Re-evaluating solutions using Python subprocesses

Our series of Python examples continues!  If you’ve missed our previous posts, we have some tutorials in parts one and two, tips on setting up Python and Eclipse, cluster submission guides, and so forth.

Matt has been helping me get up to speed using Python.  He always told me that some processes are a lot easier in Python than in C++, and I suppose I didn’t believe him til recently.  Here is my first shot at a Python program that’s all my own, and I wanted to share it with you here.  The code is below, then some comments follow.  The group has recently begun several GitHub code repositories!  You can link to this code sample at my repository.

import re
import os
import sys
import time
from subprocess import Popen
from subprocess import PIPE

LINE_BUFFERED = 1
        
def main():

    #Define the command that you would like to run through the pipe.  This will typically be your
    #executable set up to work with MOEAframework, and associated arguments.  Specifically here
    #we are working with the LRGV problem.
    cmd = ['./lrgvForMOEAFramework',  '-m', 'std-io', '-c', 'combined', '-b', 'AllDecAll']

    #Verify the command
    print "The command to run is: %s" % cmd

    #Use popen to open a child process.  The standard in, out, and error are sent through a pipe.
    child = Popen(cmd, cwd='//home//joka0958//re-evaluator_2013-04-05//', bufsize=LINE_BUFFERED, stdin=PIPE, stdout=PIPE, stderr=PIPE)

    #The current version of the model spits out some lines to the console when it initializes them.
    #When using this python child process, we need to intentionally send and receive all output (i.e. it doesn't
    #automatically do it for us.  Here there are 3 initialization lines to catch:
    print "Reading initializer lines."
    for i in range(0,3):
       line = child.stdout.readline()
       if line:
         print line
       else:
         raise Exception("Evaluator died!")

    #Now we want to step through an existing Borg output file, which already contains decision variables and objectives.
    #We are going to step through each line, read in the decision variables from the file, and then evaluate those decision
    #variables in our external program.
    myFilename = "AllDecAllExperimentData.txt"
    fp = open(myFilename, 'rb')
    for line in fp:
        if "#" in line:
            #This "if" statement is helpful if you want to preserve the generation separators and header lines that appeared
            #in the original file.
            print line
        else:
            #Read in all the variables on the line (this is both decisions and objectives)
            allVariables = [float(xx) for xx in re.split("[ ,\t]", line.strip())]

            #Only keep what you want
            variables = allVariables[0:8]

            #We want to send the decision variables, separated by a space, and terminated by a newline character
            decvarsAsString = '%f %f %f %f %f %f %f %f\n' % (variables[0], variables[1], variables[2], variables[3], variables[4], variables[5], variables[6], variables[7])

            #We send that string to the child process and catch the result.
            print "Sending to process"
            child.stdin.write(decvarsAsString)
            child.stdin.flush() #you flush, so that the program knows the line was sent

            #Now obtain the program's result
            print "Result:"
            outputLine = child.stdout.readline()
            print outputLine

            #Since this is in a loop, it will operate for every line in the input file.

if __name__ == "__main__":
    main()

Basically, your child process gets created in the beginning of this script.

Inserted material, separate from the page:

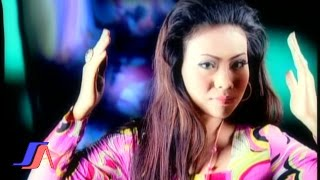 Video Wawa Marisa - Mengejar Badai (Official Music Video) download MP3, 3GP, MP4, WEBM, AVI, FLV Desember 2017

It is hanging out, waiting for input. The cool thing about the way input and output is handled here, is that you have complete control over what gets sent to the child program and what gets read in from it. Also, you can send multiple solutions to the program, and read their output sequentially.

Python also gives you lots of great control over input and output formatting in a relatively simple fashion. Notice how we are moving back and forth from strings and floats effortlessly. I also like how the control sequences (for loops, if else statements) are very straightforward and easy to read.

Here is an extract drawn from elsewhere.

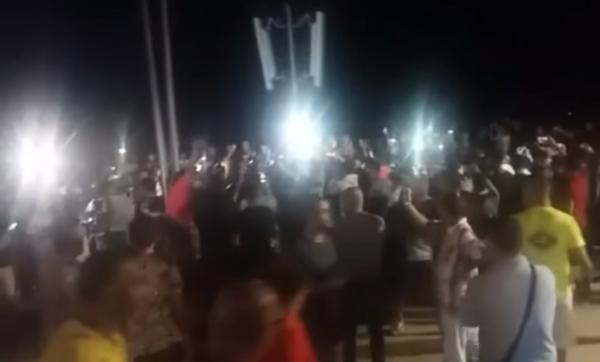 """فيديو+ تفاصيل مثيرة .. هذا ما وقع لحظة ظهور """"الفانطوم الشبح"""" التي تنقل المهاجرين من شمال المغرب الى اسبانيا مجانا"""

Feel free to adapt this code for your own purposes, and provide comments below!

Many Objective Robust Decision Making (MORDM): Concepts and Methods

This post provides an informal discussion of how to carry out the Many Objective Robust Decision Making (MORDM) procedure. The blog post was written by Jon Herman and Joe Kasprzyk. For the journal article describing MORDM, please click here.

Introduction

Numerical simulations of engineered systems define the relationship between decisions (inputs) and some measures of performance (objective values). The relationship between decisions and performance often depends on exogenous factors beyond the control of the decision maker, e.g., climate, economic variables, etc., which are liable to be highly uncertain. When such models account for uncertainty, they typically do so by calculating the expected value of performance under well-characterized probability distributions. They do not, however, account for deep uncertainty, where decision makers do not agree on the full set of risks to a system or their associated probabilities [1,2]. Robust Decision Making (RDM) is designed to address this challenge by identifying sets of decisions that perform well across a range of assumptions on deeply uncertain variables (i.e., decisions that are robust to uncertain states of the world).

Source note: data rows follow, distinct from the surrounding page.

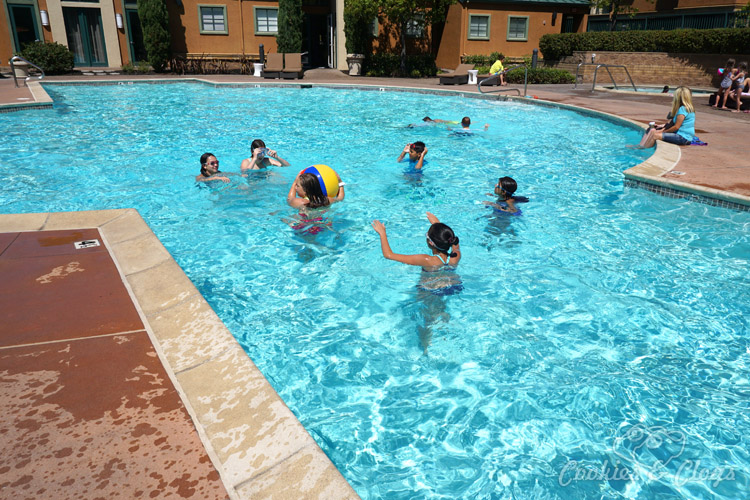 Shopping | Special Events | Party Ideas | Want to throw a last-minute end of summer pool party for the kids? Here are three simple tips to keep your event stress-free and within budget.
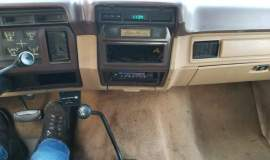 1985-Ford-Bronco-4x4-Eddie-Bauer-351ci-V8-automatic-12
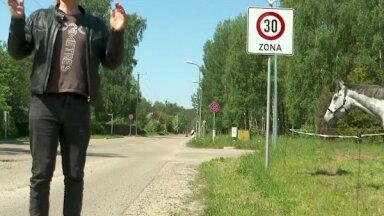 'Zebra': Latvijā zīmēm ticēt nevar – Saulkrastos tās sastādītas bez kādas jēgas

This is an important distinction: by measuring performance across uncertain states of the world, RDM avoids the common problem of assigning probabilities to these outcomes. Instead, decision makers can explore which scenarios lead to vulnerabilities, and then determine a posteriori how likely these outcomes might be. Thus, RDM can shed light on two key questions:

  • Which deeply uncertain variables (and combinations thereof) are most responsible for changes in performance?
  • Which candidate solutions are most robust to these uncertain variables?

In our research, we have combined concepts from RDM and many objective analysis to propose a new framework, Many Objective Robust Decision Making (MORDM). The MORDM process consists of four main steps: (1) Problem formulation, (2) Generating alternatives, (3) uncertainty analysis, and (4) Scenario discovery and tradeoff analysis [3,4,5].

1. Problem Formulation

A “problem” in the context of RDM is defined by: exogenous uncertain variables, decision variables, a simulation model, and objective values. Following [6], these can be described with the acronym XLRM: uncertainties (X), decisions or “levers” (L), relationship between decisions and performance (R), and measures of performance (M).

Many of the existing applications that use the tools discussed on this blog will already have decision variables (levers), measures of performance, and a quantitative relationship or simulation. The new concept for creating MORDM analyses of these problems will be to identify a set of uncertain variables (X) that will collectively account for the primary exogenous sources of uncertainty in the system. The idea is to convert these concepts from the realm of deep uncertainty (i.e., stakeholders cannot agree on the full range of risks to the system) to a set of quantitative variables (creating an ensemble of feasible “states of the world” that describe uncertainties).

No two models will have the same set of uncertain variables, but here are some helpful guidelines:

  • Does the model contain variables that reflect future change? Is it possible that these values will be different than currently projected?
  • Does the model contain assumptions about the current state of the world that may not be correct? Many assumptions in the model will be well-defined from data, but others will likely be more suspect. It is worth exploring what impact these assumptions have on performance.
  • Are there any variables omitted in the current state of the world but which could become relevant?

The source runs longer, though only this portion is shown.